Excerpts from a spatial dataset:
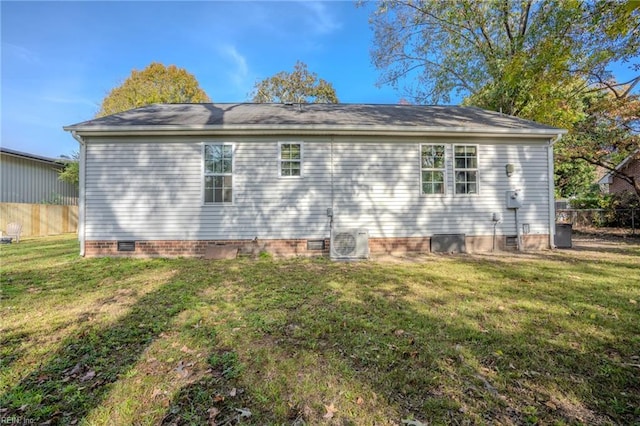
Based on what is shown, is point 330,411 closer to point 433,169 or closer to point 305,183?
point 305,183

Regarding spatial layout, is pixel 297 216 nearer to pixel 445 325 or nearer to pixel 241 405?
pixel 445 325

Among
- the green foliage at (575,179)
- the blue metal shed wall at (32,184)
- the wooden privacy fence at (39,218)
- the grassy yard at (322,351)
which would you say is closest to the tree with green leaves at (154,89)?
the blue metal shed wall at (32,184)

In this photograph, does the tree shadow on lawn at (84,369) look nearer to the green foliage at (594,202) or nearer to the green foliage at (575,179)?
the green foliage at (594,202)

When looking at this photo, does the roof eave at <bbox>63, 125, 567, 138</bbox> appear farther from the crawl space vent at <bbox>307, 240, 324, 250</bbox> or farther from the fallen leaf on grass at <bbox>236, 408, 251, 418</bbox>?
the fallen leaf on grass at <bbox>236, 408, 251, 418</bbox>

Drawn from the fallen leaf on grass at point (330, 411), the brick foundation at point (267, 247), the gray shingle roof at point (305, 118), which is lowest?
the fallen leaf on grass at point (330, 411)

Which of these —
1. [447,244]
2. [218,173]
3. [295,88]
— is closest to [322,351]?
[218,173]

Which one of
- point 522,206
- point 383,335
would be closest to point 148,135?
point 383,335

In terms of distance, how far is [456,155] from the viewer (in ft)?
27.3

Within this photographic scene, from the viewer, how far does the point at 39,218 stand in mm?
15586

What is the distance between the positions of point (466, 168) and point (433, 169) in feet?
3.12

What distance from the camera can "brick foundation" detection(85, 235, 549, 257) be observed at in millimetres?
7723

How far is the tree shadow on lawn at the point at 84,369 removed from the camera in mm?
1990

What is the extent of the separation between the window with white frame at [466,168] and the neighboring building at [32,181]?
22.9 meters

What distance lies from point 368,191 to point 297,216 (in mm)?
2030
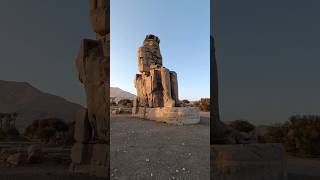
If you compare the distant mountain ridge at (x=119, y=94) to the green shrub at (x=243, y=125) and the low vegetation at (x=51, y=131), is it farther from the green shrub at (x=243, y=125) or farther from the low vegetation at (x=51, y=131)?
the low vegetation at (x=51, y=131)

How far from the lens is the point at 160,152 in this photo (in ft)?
16.4

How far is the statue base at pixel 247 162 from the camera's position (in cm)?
669

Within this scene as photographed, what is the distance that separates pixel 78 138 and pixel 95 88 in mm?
1093

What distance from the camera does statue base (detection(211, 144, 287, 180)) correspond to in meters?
6.69

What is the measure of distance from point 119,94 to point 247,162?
258cm

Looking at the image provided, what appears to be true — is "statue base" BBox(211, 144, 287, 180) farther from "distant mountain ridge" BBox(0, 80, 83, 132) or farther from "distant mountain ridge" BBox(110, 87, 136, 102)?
"distant mountain ridge" BBox(0, 80, 83, 132)

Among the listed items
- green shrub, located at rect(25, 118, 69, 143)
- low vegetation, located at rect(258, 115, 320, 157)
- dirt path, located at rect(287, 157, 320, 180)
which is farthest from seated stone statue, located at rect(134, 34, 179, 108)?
green shrub, located at rect(25, 118, 69, 143)

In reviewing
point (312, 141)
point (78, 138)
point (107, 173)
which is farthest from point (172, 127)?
point (312, 141)

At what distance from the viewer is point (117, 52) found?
16.6 ft

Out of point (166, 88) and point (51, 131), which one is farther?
point (51, 131)

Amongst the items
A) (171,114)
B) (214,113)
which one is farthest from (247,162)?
(171,114)

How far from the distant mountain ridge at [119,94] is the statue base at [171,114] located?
0.80 feet

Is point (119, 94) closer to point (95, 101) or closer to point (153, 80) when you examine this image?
point (153, 80)

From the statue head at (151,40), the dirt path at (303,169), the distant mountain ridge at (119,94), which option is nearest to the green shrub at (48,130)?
the dirt path at (303,169)
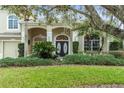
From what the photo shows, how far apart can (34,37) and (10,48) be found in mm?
2767

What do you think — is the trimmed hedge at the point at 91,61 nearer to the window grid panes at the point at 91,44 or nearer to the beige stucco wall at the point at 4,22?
the window grid panes at the point at 91,44

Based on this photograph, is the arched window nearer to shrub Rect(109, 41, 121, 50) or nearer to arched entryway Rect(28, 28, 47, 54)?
arched entryway Rect(28, 28, 47, 54)

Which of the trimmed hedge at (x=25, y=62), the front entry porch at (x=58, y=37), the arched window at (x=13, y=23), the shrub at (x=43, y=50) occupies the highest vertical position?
the arched window at (x=13, y=23)

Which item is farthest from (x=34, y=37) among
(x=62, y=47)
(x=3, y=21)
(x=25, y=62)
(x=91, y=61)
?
(x=91, y=61)

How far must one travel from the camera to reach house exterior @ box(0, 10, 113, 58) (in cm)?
2850

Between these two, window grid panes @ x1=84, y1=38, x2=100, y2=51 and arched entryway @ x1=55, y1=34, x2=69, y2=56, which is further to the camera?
arched entryway @ x1=55, y1=34, x2=69, y2=56

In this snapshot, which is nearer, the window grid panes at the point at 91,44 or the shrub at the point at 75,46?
the shrub at the point at 75,46

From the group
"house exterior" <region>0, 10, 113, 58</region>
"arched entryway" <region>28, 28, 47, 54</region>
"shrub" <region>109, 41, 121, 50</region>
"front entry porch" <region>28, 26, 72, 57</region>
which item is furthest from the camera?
"arched entryway" <region>28, 28, 47, 54</region>

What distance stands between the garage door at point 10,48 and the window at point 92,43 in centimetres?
710

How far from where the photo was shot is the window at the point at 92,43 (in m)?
29.1

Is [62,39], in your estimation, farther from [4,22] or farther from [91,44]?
[4,22]

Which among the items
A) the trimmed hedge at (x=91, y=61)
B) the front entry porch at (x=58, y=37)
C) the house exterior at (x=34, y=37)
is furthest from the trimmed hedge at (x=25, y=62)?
the front entry porch at (x=58, y=37)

[PROBLEM TO WORK ON] Could you give all of the items again with "privacy fence" swapped for "board fence" wherever it occurs, leaving everything else unchanged and the pictures out?

[WRITTEN SOLUTION]
Based on what is shown, is point 330,411 closer to point 433,169 or closer to point 305,183?
point 305,183

Regarding spatial layout, is pixel 297 216 nearer to pixel 445 325 or nearer to pixel 241 405?
pixel 445 325

Among
- the green foliage at (575,179)
- the blue metal shed wall at (32,184)
- the wooden board fence at (39,218)
- the grassy yard at (322,351)
which would you say is closest to the tree with green leaves at (154,89)?
the blue metal shed wall at (32,184)

In this photograph, does the tree shadow on lawn at (84,369) look nearer to the green foliage at (594,202) or nearer to the green foliage at (575,179)?
the green foliage at (594,202)

When looking at this photo, does the roof eave at <bbox>63, 125, 567, 138</bbox> appear farther from the crawl space vent at <bbox>307, 240, 324, 250</bbox> or farther from the fallen leaf on grass at <bbox>236, 408, 251, 418</bbox>?
the fallen leaf on grass at <bbox>236, 408, 251, 418</bbox>

Drawn from the fallen leaf on grass at point (330, 411), the brick foundation at point (267, 247), the gray shingle roof at point (305, 118), which is lowest?
the fallen leaf on grass at point (330, 411)

Which of these —
1. [447,244]
2. [218,173]
3. [295,88]
— is closest to [322,351]?
[218,173]

Which one of
- point 522,206
- point 383,335
would be closest to point 148,135?
point 383,335

In terms of distance, how far is [456,155] from the viewer (in ft)?
27.3

Within this photographic scene, from the viewer, how far does the point at 39,218 stand in mm?
15586

What is the distance between the positions of point (466, 168) and point (433, 169) in feet?
3.12

What distance from the camera can "brick foundation" detection(85, 235, 549, 257) be observed at in millimetres?
7723

How far is the tree shadow on lawn at the point at 84,369 removed from the camera in mm?
1990

What is the extent of the separation between the window with white frame at [466,168] and the neighboring building at [32,181]?
22.9 meters

What distance lies from point 368,191 to point 297,216 (in mm)?
2030
If you compare the distant mountain ridge at (x=119, y=94) to the green shrub at (x=243, y=125) and the low vegetation at (x=51, y=131), is it farther from the green shrub at (x=243, y=125) or farther from the low vegetation at (x=51, y=131)?
the low vegetation at (x=51, y=131)

How far from the lens is the point at 160,152 in this photo (in ft)?
16.4

How far is the statue base at pixel 247 162 from the camera's position (in cm)?
669

Within this scene as photographed, what is the distance that separates pixel 78 138 and pixel 95 88 in mm?
1093

What distance from the camera does statue base (detection(211, 144, 287, 180)) correspond to in meters?
6.69

What is the measure of distance from point 119,94 to point 247,162?
258cm

Looking at the image provided, what appears to be true — is "statue base" BBox(211, 144, 287, 180) farther from "distant mountain ridge" BBox(0, 80, 83, 132) or farther from "distant mountain ridge" BBox(110, 87, 136, 102)?
"distant mountain ridge" BBox(0, 80, 83, 132)

Among the listed items
- green shrub, located at rect(25, 118, 69, 143)
- low vegetation, located at rect(258, 115, 320, 157)
- dirt path, located at rect(287, 157, 320, 180)
which is farthest from seated stone statue, located at rect(134, 34, 179, 108)?
green shrub, located at rect(25, 118, 69, 143)

In reviewing
point (312, 141)
point (78, 138)
point (107, 173)
which is farthest from point (172, 127)?
point (312, 141)

At what distance from the viewer is point (117, 52) found?
16.6 ft

Out of point (166, 88) and point (51, 131), which one is farther?
point (51, 131)

Amongst the items
A) (171,114)
B) (214,113)
which one is farthest from (247,162)?
(171,114)

How far from the distant mountain ridge at [119,94] is the statue base at [171,114] located?
0.80 feet

Is point (119, 94) closer to point (95, 101) or closer to point (153, 80) when you examine this image?
point (153, 80)

From the statue head at (151,40), the dirt path at (303,169), the distant mountain ridge at (119,94), which option is nearest to the green shrub at (48,130)?
the dirt path at (303,169)
From what the photo shows, how far apart can (34,37) and (10,48) be found in mm?
2767

What do you think — is the trimmed hedge at the point at 91,61 nearer to the window grid panes at the point at 91,44 or nearer to the beige stucco wall at the point at 4,22?
the window grid panes at the point at 91,44

Based on this photograph, is the arched window nearer to shrub Rect(109, 41, 121, 50) or nearer to arched entryway Rect(28, 28, 47, 54)?
arched entryway Rect(28, 28, 47, 54)

Which of the trimmed hedge at (x=25, y=62), the front entry porch at (x=58, y=37), the arched window at (x=13, y=23), the shrub at (x=43, y=50) occupies the highest vertical position?
the arched window at (x=13, y=23)

Which item is farthest from (x=34, y=37) among
(x=62, y=47)
(x=3, y=21)
(x=25, y=62)
(x=91, y=61)
?
(x=91, y=61)

How far must one travel from the camera to reach house exterior @ box(0, 10, 113, 58) (in cm)?
2850

Between these two, window grid panes @ x1=84, y1=38, x2=100, y2=51 and arched entryway @ x1=55, y1=34, x2=69, y2=56, which is further to the camera?
arched entryway @ x1=55, y1=34, x2=69, y2=56

In this snapshot, which is nearer, the window grid panes at the point at 91,44 or the shrub at the point at 75,46?
the shrub at the point at 75,46

From the group
"house exterior" <region>0, 10, 113, 58</region>
"arched entryway" <region>28, 28, 47, 54</region>
"shrub" <region>109, 41, 121, 50</region>
"front entry porch" <region>28, 26, 72, 57</region>
which item is furthest from the camera?
"arched entryway" <region>28, 28, 47, 54</region>

What distance stands between the garage door at point 10,48 and the window at point 92,43 in centimetres?
710

How far from where the photo was shot is the window at the point at 92,43 (in m)?
29.1

Is [62,39], in your estimation, farther from [4,22] or farther from [91,44]?
[4,22]

Which among the items
A) the trimmed hedge at (x=91, y=61)
B) the front entry porch at (x=58, y=37)
C) the house exterior at (x=34, y=37)
is furthest from the trimmed hedge at (x=25, y=62)?
the front entry porch at (x=58, y=37)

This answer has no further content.